Work required
Write each entry out again, exactly as it is written.

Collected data
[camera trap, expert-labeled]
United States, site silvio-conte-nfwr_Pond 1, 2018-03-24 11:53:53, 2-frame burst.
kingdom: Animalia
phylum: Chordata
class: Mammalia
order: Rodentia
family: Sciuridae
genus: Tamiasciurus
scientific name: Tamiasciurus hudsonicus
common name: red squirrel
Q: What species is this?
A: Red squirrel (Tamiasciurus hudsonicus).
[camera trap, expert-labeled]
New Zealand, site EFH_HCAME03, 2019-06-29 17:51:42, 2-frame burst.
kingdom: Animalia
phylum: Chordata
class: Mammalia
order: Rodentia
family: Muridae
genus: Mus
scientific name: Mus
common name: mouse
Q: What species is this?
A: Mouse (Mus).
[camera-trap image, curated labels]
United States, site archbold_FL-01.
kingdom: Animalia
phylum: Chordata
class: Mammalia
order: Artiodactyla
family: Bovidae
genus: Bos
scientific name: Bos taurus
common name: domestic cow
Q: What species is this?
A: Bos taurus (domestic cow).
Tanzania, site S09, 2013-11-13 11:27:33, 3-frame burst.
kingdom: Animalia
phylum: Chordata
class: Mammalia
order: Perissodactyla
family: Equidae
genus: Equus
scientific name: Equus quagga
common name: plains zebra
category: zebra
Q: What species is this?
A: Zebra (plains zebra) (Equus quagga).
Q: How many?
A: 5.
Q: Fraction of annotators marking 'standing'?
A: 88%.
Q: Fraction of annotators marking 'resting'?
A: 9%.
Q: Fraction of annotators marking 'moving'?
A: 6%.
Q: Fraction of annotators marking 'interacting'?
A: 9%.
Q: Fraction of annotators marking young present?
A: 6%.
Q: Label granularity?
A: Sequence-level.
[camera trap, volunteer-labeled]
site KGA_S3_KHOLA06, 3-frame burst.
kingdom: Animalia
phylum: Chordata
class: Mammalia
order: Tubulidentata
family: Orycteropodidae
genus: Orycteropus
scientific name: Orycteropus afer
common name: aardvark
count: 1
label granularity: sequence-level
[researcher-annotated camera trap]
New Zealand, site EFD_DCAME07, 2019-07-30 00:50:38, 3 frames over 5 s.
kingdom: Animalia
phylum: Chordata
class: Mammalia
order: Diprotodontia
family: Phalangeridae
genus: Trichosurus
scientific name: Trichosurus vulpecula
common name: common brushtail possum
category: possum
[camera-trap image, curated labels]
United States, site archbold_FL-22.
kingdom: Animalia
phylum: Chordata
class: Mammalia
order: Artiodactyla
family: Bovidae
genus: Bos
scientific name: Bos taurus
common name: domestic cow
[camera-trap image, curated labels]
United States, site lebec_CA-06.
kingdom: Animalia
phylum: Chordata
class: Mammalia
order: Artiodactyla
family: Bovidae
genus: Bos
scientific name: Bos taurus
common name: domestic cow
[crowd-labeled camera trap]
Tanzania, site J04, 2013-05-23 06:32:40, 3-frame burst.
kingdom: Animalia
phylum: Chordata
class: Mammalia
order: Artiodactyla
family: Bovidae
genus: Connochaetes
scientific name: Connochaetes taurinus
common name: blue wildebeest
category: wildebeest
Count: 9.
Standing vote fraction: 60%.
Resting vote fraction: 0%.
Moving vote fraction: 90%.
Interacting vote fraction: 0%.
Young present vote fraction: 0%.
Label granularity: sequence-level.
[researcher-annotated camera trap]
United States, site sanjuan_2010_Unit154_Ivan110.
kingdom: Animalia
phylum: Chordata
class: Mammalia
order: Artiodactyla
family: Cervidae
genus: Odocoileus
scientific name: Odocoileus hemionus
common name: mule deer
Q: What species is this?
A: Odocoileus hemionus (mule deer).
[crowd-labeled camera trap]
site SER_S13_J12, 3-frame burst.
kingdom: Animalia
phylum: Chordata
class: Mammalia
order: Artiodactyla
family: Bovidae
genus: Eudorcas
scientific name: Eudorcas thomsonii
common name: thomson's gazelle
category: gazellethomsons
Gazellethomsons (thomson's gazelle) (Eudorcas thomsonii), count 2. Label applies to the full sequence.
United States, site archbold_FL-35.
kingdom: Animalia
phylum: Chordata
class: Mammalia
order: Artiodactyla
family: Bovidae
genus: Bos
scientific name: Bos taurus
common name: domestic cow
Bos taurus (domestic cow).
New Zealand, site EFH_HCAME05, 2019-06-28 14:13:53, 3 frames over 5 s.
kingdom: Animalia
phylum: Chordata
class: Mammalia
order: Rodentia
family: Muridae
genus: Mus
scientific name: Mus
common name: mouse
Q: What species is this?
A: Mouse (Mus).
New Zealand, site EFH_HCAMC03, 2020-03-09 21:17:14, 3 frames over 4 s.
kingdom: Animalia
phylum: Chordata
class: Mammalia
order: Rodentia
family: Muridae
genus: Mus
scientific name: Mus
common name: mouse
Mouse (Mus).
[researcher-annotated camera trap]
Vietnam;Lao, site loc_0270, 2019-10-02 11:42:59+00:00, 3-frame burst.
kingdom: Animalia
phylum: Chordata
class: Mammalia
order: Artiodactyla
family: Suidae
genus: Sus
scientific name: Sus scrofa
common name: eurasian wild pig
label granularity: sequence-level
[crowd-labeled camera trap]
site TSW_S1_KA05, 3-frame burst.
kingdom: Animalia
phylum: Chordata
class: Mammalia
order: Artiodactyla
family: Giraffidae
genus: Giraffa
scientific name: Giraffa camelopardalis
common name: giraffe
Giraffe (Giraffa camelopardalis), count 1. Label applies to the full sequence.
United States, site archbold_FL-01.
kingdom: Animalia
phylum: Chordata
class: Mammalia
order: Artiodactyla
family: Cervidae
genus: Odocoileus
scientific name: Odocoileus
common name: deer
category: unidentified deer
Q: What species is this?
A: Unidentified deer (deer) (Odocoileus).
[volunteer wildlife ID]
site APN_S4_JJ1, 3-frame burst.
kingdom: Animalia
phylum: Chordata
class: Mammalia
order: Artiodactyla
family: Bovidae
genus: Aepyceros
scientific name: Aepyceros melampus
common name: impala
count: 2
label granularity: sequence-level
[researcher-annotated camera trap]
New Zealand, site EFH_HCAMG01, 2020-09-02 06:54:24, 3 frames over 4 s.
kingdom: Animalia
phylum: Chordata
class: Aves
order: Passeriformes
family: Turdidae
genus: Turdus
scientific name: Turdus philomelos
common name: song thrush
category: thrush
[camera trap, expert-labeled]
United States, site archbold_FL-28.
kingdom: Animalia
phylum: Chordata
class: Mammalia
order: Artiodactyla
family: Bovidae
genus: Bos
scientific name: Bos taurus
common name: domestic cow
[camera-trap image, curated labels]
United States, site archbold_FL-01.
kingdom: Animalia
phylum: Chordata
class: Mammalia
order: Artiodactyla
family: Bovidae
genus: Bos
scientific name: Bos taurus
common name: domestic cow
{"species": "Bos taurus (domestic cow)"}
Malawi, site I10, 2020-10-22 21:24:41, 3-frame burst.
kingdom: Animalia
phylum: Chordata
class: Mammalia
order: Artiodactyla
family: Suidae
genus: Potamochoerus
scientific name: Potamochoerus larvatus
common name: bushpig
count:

Solved exercise
[camera trap, expert-labeled]
United States, site silvio-conte-nfwr_Pond 1, 2018-03-24 11:53:53, 2-frame burst.
kingdom: Animalia
phylum: Chordata
class: Mammalia
order: Rodentia
family: Sciuridae
genus: Tamiasciurus
scientific name: Tamiasciurus hudsonicus
common name: red squirrel
Q: What species is this?
A: Red squirrel (Tamiasciurus hudsonicus).
[camera trap, expert-labeled]
New Zealand, site EFH_HCAME03, 2019-06-29 17:51:42, 2-frame burst.
kingdom: Animalia
phylum: Chordata
class: Mammalia
order: Rodentia
family: Muridae
genus: Mus
scientific name: Mus
common name: mouse
Q: What species is this?
A: Mouse (Mus).
[camera-trap image, curated labels]
United States, site archbold_FL-01.
kingdom: Animalia
phylum: Chordata
class: Mammalia
order: Artiodactyla
family: Bovidae
genus: Bos
scientific name: Bos taurus
common name: domestic cow
Q: What species is this?
A: Bos taurus (domestic cow).
Tanzania, site S09, 2013-11-13 11:27:33, 3-frame burst.
kingdom: Animalia
phylum: Chordata
class: Mammalia
order: Perissodactyla
family: Equidae
genus: Equus
scientific name: Equus quagga
common name: plains zebra
category: zebra
Q: What species is this?
A: Zebra (plains zebra) (Equus quagga).
Q: How many?
A: 5.
Q: Fraction of annotators marking 'standing'?
A: 88%.
Q: Fraction of annotators marking 'resting'?
A: 9%.
Q: Fraction of annotators marking 'moving'?
A: 6%.
Q: Fraction of annotators marking 'interacting'?
A: 9%.
Q: Fraction of annotators marking young present?
A: 6%.
Q: Label granularity?
A: Sequence-level.
[camera trap, volunteer-labeled]
site KGA_S3_KHOLA06, 3-frame burst.
kingdom: Animalia
phylum: Chordata
class: Mammalia
order: Tubulidentata
family: Orycteropodidae
genus: Orycteropus
scientific name: Orycteropus afer
common name: aardvark
count: 1
label granularity: sequence-level
[researcher-annotated camera trap]
New Zealand, site EFD_DCAME07, 2019-07-30 00:50:38, 3 frames over 5 s.
kingdom: Animalia
phylum: Chordata
class: Mammalia
order: Diprotodontia
family: Phalangeridae
genus: Trichosurus
scientific name: Trichosurus vulpecula
common name: common brushtail possum
category: possum
[camera-trap image, curated labels]
United States, site archbold_FL-22.
kingdom: Animalia
phylum: Chordata
class: Mammalia
order: Artiodactyla
family: Bovidae
genus: Bos
scientific name: Bos taurus
common name: domestic cow
[camera-trap image, curated labels]
United States, site lebec_CA-06.
kingdom: Animalia
phylum: Chordata
class: Mammalia
order: Artiodactyla
family: Bovidae
genus: Bos
scientific name: Bos taurus
common name: domestic cow
[crowd-labeled camera trap]
Tanzania, site J04, 2013-05-23 06:32:40, 3-frame burst.
kingdom: Animalia
phylum: Chordata
class: Mammalia
order: Artiodactyla
family: Bovidae
genus: Connochaetes
scientific name: Connochaetes taurinus
common name: blue wildebeest
category: wildebeest
Count: 9.
Standing vote fraction: 60%.
Resting vote fraction: 0%.
Moving vote fraction: 90%.
Interacting vote fraction: 0%.
Young present vote fraction: 0%.
Label granularity: sequence-level.
[researcher-annotated camera trap]
United States, site sanjuan_2010_Unit154_Ivan110.
kingdom: Animalia
phylum: Chordata
class: Mammalia
order: Artiodactyla
family: Cervidae
genus: Odocoileus
scientific name: Odocoileus hemionus
common name: mule deer
Q: What species is this?
A: Odocoileus hemionus (mule deer).
[crowd-labeled camera trap]
site SER_S13_J12, 3-frame burst.
kingdom: Animalia
phylum: Chordata
class: Mammalia
order: Artiodactyla
family: Bovidae
genus: Eudorcas
scientific name: Eudorcas thomsonii
common name: thomson's gazelle
category: gazellethomsons
Gazellethomsons (thomson's gazelle) (Eudorcas thomsonii), count 2. Label applies to the full sequence.
United States, site archbold_FL-35.
kingdom: Animalia
phylum: Chordata
class: Mammalia
order: Artiodactyla
family: Bovidae
genus: Bos
scientific name: Bos taurus
common name: domestic cow
Bos taurus (domestic cow).
New Zealand, site EFH_HCAME05, 2019-06-28 14:13:53, 3 frames over 5 s.
kingdom: Animalia
phylum: Chordata
class: Mammalia
order: Rodentia
family: Muridae
genus: Mus
scientific name: Mus
common name: mouse
Q: What species is this?
A: Mouse (Mus).
New Zealand, site EFH_HCAMC03, 2020-03-09 21:17:14, 3 frames over 4 s.
kingdom: Animalia
phylum: Chordata
class: Mammalia
order: Rodentia
family: Muridae
genus: Mus
scientific name: Mus
common name: mouse
Mouse (Mus).
[researcher-annotated camera trap]
Vietnam;Lao, site loc_0270, 2019-10-02 11:42:59+00:00, 3-frame burst.
kingdom: Animalia
phylum: Chordata
class: Mammalia
order: Artiodactyla
family: Suidae
genus: Sus
scientific name: Sus scrofa
common name: eurasian wild pig
label granularity: sequence-level
[crowd-labeled camera trap]
site TSW_S1_KA05, 3-frame burst.
kingdom: Animalia
phylum: Chordata
class: Mammalia
order: Artiodactyla
family: Giraffidae
genus: Giraffa
scientific name: Giraffa camelopardalis
common name: giraffe
Giraffe (Giraffa camelopardalis), count 1. Label applies to the full sequence.
United States, site archbold_FL-01.
kingdom: Animalia
phylum: Chordata
class: Mammalia
order: Artiodactyla
family: Cervidae
genus: Odocoileus
scientific name: Odocoileus
common name: deer
category: unidentified deer
Q: What species is this?
A: Unidentified deer (deer) (Odocoileus).
[volunteer wildlife ID]
site APN_S4_JJ1, 3-frame burst.
kingdom: Animalia
phylum: Chordata
class: Mammalia
order: Artiodactyla
family: Bovidae
genus: Aepyceros
scientific name: Aepyceros melampus
common name: impala
count: 2
label granularity: sequence-level
[researcher-annotated camera trap]
New Zealand, site EFH_HCAMG01, 2020-09-02 06:54:24, 3 frames over 4 s.
kingdom: Animalia
phylum: Chordata
class: Aves
order: Passeriformes
family: Turdidae
genus: Turdus
scientific name: Turdus philomelos
common name: song thrush
category: thrush
[camera trap, expert-labeled]
United States, site archbold_FL-28.
kingdom: Animalia
phylum: Chordata
class: Mammalia
order: Artiodactyla
family: Bovidae
genus: Bos
scientific name: Bos taurus
common name: domestic cow
[camera-trap image, curated labels]
United States, site archbold_FL-01.
kingdom: Animalia
phylum: Chordata
class: Mammalia
order: Artiodactyla
family: Bovidae
genus: Bos
scientific name: Bos taurus
common name: domestic cow
{"species": "Bos taurus (domestic cow)"}
Malawi, site I10, 2020-10-22 21:24:41, 3-frame burst.
kingdom: Animalia
phylum: Chordata
class: Mammalia
order: Artiodactyla
family: Suidae
genus: Potamochoerus
scientific name: Potamochoerus larvatus
common name: bushpig
count:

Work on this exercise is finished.